__TEXT EXTRACT__:
──────
# Working with glass... cutting grinding etc.



## RestlessCrow (Nov 5, 2009)

So far, everyone on here has been a tremendous help to me with my current project and I appreciate it.

I appreciate it, and want to give back. It just so happens that I work with glass, but not in the usual manner. My specialty is cutting grinding, modifying any and all types. This weekend I fixed a sixteenth century drinking glass. (think 1500's. I would have had a heart attack if the lady told me how old it was.)

I've read a few threads here and replied to them, but I figured I would post a few tips for anyone considering modifying their tanks.

Glass CAN be drilled but it is not the same as drilling wood. When you put a drill bit into a piece of wood, it "cuts" it's way through. When you "Drill" glass, you are actually grinding a hole in it. The SINGLE most important thing when doing this, is to keep the work COOL by dripping water on it, or actually doing the drilling/grinding submersed in water somehow. I HAVE drilled tempered glass, but I will tell you right here and now. I only got away with it because no one told me I couldn't. I guess I got lucky.  The imperative thing is to keep things from heating up. If they do.... "KABLEWEY!"

There are "bonding agents" out there that are unbelievable as far as the strength that they have, but are way beyond the average person's capabilities. What I use in my line of work is something similar to what a Dentist uses to bond caps and stuff on your teeth. I apply the bonding agent, position the pieces, and then stick it under and extremely high output UV light that cures the bonding agent. It is a regular thing for me to have the bonding agent be stronger than the glass itself. (I know because I've had pieces slip out of position when putting them under the UV light and tried to break them apart, only to have the glass break next to the bonded joint)

With the proper knowlege and access to the right equipment, you can work glass almost exactly like you work wood using the same basic principals. A lot of them ARE within you DIY'ers capabilities, but you just don't know it. I would love to volunteer to answer any questions you guys might have, and I KNOW you have questions I never have even thought about. :idea: Thanks again for all of YOUR help. Now it's my turn.


----------



## niko (Jan 28, 2004)

Restless,

The information about the UV bonding is very interesting. I don't think I've ever heard of tanks made or repaired that way. 

So here are a few questions:

1. Is the UV sensitive compound expensive?
To make an entire tank you are going to need quite a bit. If the price is too high silicone will always be the choice.

2. Is the compound easy to get?
Special suppliers? Sold retail? 

3. Do you think that the soft, pliable silicone actually has advantages as a bonding agent for 5 pieces of glass that will twist and bend a little when the tank is full?

Another question - often people ask about removing a scratch from glass. What do you suggest could be done? To my knowledge progressive sanding with finer and finer sandpaper would do the trick but I guess the sandpaper needs to be diamond. Is the glass going to have any distortion after succesfully getting rid of the scratch?
──────
Spatial relationship records:
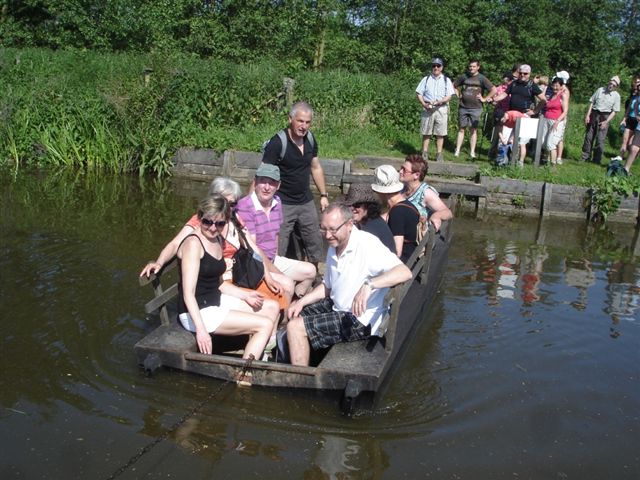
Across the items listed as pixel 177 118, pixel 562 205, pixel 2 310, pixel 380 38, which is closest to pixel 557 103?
pixel 562 205

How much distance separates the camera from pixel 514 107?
15039mm

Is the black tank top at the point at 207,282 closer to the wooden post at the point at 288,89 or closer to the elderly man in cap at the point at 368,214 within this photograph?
the elderly man in cap at the point at 368,214

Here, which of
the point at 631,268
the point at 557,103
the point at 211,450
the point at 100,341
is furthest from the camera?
the point at 557,103

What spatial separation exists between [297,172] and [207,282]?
238cm

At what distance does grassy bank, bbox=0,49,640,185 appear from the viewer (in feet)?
51.3

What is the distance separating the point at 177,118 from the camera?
1603cm

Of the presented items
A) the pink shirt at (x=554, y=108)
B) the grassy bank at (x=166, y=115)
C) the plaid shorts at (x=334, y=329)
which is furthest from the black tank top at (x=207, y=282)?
the pink shirt at (x=554, y=108)

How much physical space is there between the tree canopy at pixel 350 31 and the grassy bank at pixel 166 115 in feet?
20.4

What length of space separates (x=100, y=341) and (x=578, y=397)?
4291 mm

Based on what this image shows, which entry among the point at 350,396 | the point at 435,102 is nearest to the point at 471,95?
the point at 435,102

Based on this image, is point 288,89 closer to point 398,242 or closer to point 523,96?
point 523,96

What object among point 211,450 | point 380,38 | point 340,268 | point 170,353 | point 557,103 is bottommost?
point 211,450

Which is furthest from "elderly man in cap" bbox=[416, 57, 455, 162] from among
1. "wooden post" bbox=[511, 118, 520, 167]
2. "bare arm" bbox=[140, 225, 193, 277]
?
"bare arm" bbox=[140, 225, 193, 277]

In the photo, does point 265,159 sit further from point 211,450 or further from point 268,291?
point 211,450
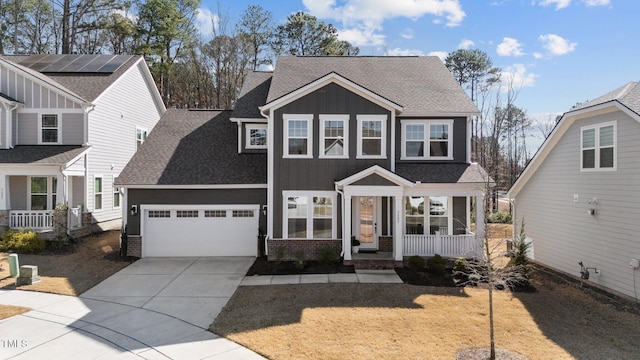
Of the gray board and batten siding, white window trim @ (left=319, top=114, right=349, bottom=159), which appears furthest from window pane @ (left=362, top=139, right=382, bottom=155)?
the gray board and batten siding

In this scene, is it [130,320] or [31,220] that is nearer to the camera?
[130,320]

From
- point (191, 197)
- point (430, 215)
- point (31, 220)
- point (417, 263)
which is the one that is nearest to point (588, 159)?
point (430, 215)

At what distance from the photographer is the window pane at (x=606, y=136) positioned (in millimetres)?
10641

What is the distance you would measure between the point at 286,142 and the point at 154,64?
2261 centimetres

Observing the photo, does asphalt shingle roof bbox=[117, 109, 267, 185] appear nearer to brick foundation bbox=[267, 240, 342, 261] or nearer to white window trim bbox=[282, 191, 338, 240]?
white window trim bbox=[282, 191, 338, 240]

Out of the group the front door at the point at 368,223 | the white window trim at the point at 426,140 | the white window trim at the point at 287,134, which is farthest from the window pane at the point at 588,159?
the white window trim at the point at 287,134

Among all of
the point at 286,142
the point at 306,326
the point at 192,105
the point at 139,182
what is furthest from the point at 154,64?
the point at 306,326

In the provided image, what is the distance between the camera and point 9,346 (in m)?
7.18

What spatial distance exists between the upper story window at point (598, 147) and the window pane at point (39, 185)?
22.7m

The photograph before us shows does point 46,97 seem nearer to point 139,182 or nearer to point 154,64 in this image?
point 139,182

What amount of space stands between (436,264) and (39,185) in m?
18.6

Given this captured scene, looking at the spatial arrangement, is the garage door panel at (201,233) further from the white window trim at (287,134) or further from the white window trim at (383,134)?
the white window trim at (383,134)

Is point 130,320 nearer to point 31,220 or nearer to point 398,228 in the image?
point 398,228

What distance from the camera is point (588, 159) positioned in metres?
11.5
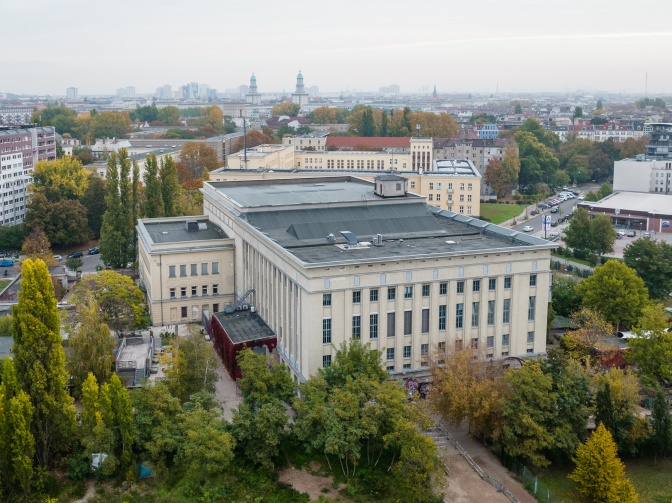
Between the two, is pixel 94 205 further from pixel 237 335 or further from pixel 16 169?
pixel 237 335

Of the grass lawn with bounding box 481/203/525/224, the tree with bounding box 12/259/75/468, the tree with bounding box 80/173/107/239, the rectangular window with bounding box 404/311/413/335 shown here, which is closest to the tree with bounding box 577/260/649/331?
the rectangular window with bounding box 404/311/413/335

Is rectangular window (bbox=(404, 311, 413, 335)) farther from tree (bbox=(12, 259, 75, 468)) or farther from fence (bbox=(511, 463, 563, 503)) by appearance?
tree (bbox=(12, 259, 75, 468))

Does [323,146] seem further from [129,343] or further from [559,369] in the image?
[559,369]

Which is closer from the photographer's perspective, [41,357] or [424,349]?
[41,357]

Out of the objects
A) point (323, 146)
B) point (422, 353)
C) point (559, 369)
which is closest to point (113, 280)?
point (422, 353)

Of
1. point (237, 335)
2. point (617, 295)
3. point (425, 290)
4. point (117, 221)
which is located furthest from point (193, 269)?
point (617, 295)

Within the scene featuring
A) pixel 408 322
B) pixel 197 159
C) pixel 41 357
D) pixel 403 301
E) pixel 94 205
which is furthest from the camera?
pixel 197 159
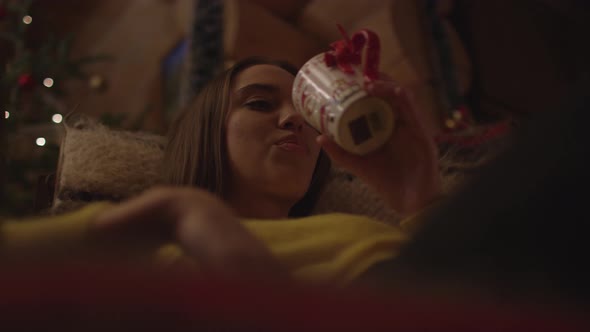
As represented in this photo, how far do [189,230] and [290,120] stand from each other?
1.74ft

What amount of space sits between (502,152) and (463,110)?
1574mm

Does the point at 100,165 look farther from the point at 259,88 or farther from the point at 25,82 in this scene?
the point at 25,82

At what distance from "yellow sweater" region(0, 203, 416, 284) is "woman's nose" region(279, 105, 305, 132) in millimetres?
223

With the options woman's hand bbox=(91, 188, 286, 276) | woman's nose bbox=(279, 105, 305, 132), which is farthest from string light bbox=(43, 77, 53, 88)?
woman's hand bbox=(91, 188, 286, 276)

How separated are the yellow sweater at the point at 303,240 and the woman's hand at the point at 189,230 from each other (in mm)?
14

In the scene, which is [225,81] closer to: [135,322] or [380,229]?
[380,229]

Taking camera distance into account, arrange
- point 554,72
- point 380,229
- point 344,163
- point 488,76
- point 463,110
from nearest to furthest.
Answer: point 380,229 → point 344,163 → point 463,110 → point 488,76 → point 554,72

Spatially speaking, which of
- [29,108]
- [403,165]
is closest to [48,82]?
[29,108]

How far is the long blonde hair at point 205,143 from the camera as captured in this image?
3.14ft

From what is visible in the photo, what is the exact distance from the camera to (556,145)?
1.24 ft

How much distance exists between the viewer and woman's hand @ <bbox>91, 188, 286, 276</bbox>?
404 mm

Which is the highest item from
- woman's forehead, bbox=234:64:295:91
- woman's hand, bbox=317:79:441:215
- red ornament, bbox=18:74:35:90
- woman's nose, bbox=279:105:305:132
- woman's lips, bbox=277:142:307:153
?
woman's forehead, bbox=234:64:295:91

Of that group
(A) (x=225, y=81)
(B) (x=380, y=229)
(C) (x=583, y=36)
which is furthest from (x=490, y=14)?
(B) (x=380, y=229)

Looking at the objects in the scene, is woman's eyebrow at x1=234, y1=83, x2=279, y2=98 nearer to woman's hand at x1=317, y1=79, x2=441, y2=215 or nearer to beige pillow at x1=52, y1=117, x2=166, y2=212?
woman's hand at x1=317, y1=79, x2=441, y2=215
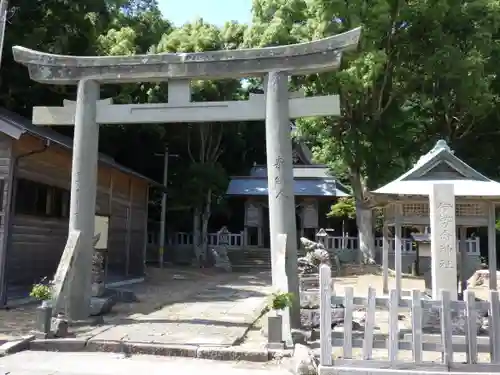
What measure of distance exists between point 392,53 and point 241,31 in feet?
29.2

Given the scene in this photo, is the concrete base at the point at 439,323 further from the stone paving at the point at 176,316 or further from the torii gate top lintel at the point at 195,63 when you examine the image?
the torii gate top lintel at the point at 195,63

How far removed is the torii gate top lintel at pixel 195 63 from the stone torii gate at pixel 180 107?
2cm

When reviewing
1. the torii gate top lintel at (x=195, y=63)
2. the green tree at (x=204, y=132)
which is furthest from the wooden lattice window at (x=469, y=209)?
the green tree at (x=204, y=132)

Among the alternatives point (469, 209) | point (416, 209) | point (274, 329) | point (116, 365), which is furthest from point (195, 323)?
point (469, 209)

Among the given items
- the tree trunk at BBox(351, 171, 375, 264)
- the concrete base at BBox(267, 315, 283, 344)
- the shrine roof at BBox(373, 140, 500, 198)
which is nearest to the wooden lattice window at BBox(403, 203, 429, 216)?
the shrine roof at BBox(373, 140, 500, 198)

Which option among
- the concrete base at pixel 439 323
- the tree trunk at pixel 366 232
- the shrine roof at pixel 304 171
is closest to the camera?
the concrete base at pixel 439 323

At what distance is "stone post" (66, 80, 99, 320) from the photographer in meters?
9.34

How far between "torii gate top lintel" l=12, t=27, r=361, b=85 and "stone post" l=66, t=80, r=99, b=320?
1.20ft

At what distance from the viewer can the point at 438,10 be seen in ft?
64.8

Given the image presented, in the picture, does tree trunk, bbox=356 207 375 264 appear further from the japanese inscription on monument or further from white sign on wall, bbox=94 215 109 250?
the japanese inscription on monument

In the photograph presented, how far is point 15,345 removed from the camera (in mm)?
7402

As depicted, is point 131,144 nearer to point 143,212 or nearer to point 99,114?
point 143,212

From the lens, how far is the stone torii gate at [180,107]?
8.78 m

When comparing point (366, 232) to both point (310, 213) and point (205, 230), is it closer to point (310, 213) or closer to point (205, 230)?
point (310, 213)
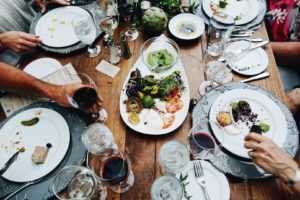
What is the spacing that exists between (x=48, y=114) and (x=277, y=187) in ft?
3.62

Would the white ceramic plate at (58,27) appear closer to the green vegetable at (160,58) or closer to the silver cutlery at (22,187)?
the green vegetable at (160,58)

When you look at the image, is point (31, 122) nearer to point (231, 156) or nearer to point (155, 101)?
point (155, 101)

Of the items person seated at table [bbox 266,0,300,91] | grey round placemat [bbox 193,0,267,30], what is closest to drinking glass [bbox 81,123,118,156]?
grey round placemat [bbox 193,0,267,30]

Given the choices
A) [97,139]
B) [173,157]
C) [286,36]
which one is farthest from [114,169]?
[286,36]

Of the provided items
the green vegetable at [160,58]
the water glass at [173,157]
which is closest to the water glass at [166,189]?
the water glass at [173,157]

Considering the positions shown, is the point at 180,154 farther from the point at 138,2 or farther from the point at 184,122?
the point at 138,2

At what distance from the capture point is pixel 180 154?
120cm

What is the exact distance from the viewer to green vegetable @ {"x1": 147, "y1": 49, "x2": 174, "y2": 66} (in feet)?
4.90

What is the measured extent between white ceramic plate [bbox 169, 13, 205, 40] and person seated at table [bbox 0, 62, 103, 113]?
607 mm

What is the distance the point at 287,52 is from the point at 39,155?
5.38 ft

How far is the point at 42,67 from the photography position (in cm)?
156

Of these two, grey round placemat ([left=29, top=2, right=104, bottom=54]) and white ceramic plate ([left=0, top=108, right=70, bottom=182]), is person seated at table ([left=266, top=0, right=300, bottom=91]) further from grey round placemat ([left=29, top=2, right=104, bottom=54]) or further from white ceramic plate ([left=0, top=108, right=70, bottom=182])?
white ceramic plate ([left=0, top=108, right=70, bottom=182])

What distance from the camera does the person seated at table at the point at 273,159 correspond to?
1.14 m

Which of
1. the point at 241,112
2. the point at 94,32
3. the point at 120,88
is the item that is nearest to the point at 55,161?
the point at 120,88
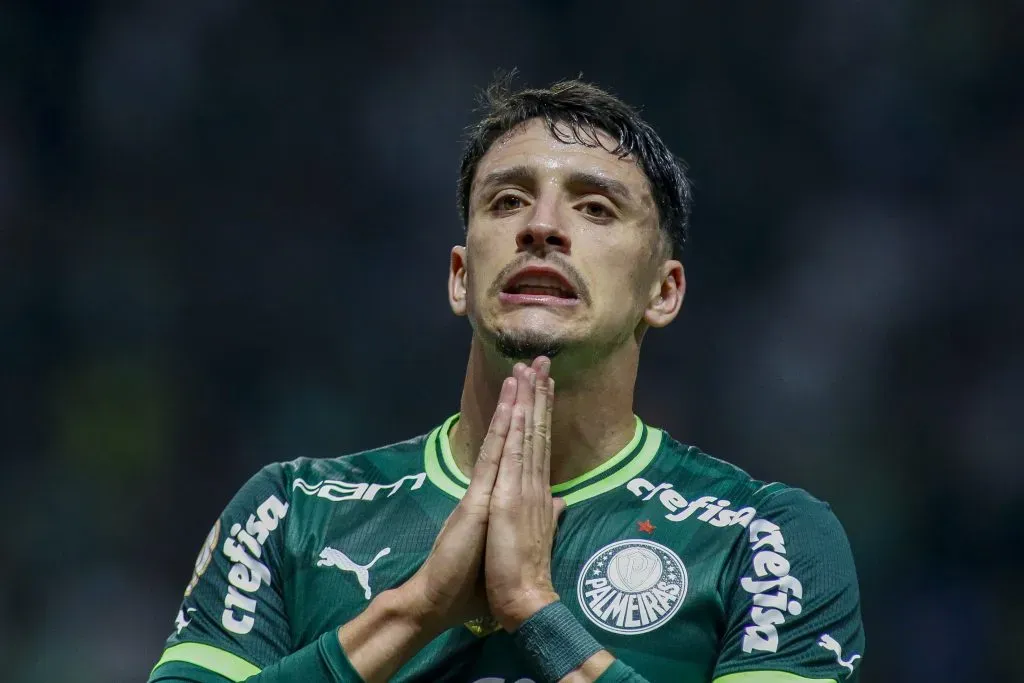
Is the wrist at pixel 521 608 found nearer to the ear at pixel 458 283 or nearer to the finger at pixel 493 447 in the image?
──────
__PROBLEMS AND TASKS__:
1. In the glass-working forum thread, quote the first sentence of each numbered question in niko's post.
2. Pick up the glass-working forum thread where it ends and write what comes next.

__WRITTEN ANSWERS__:
1.
Is the UV sensitive compound expensive?
Is the compound easy to get?
Do you think that the soft, pliable silicone actually has advantages as a bonding agent for 5 pieces of glass that will twist and bend a little when the tank is full?

2.
--Nikolay


----------



## RestlessCrow (Nov 5, 2009)

niko said:


> Restless,
> 
> The information about the UV bonding is very interesting. I don't think I've ever heard of tanks made or repaired that way.
> 
> ...


Hey Niko!

1:The UV bonding agent IS expensive. A 1oz bottle costs approx $45 dollars. (but that is the cheap part! LOL) The UV light required is the expensive part. Here is a link to the light required. ($495) http://www.tedpella.com/tools_html/uvlamp.htm I would suggest silicone for many reasons, including ones you have suggested. As a "FYI".... I use two grades of the bonding agent. One that is thick as molasses for bonding parts directly together, and one that is very very thin, for penetrating and sealing cracks. I used the thin one on my tank to stabilize a crack in the corner of the bottom panel, and then added a plate of glass over the crack and siliconed it in place.

2: It's fairly easy to get but it's not the type of thing you can just walk into the store and order. The same with the light used to cure it.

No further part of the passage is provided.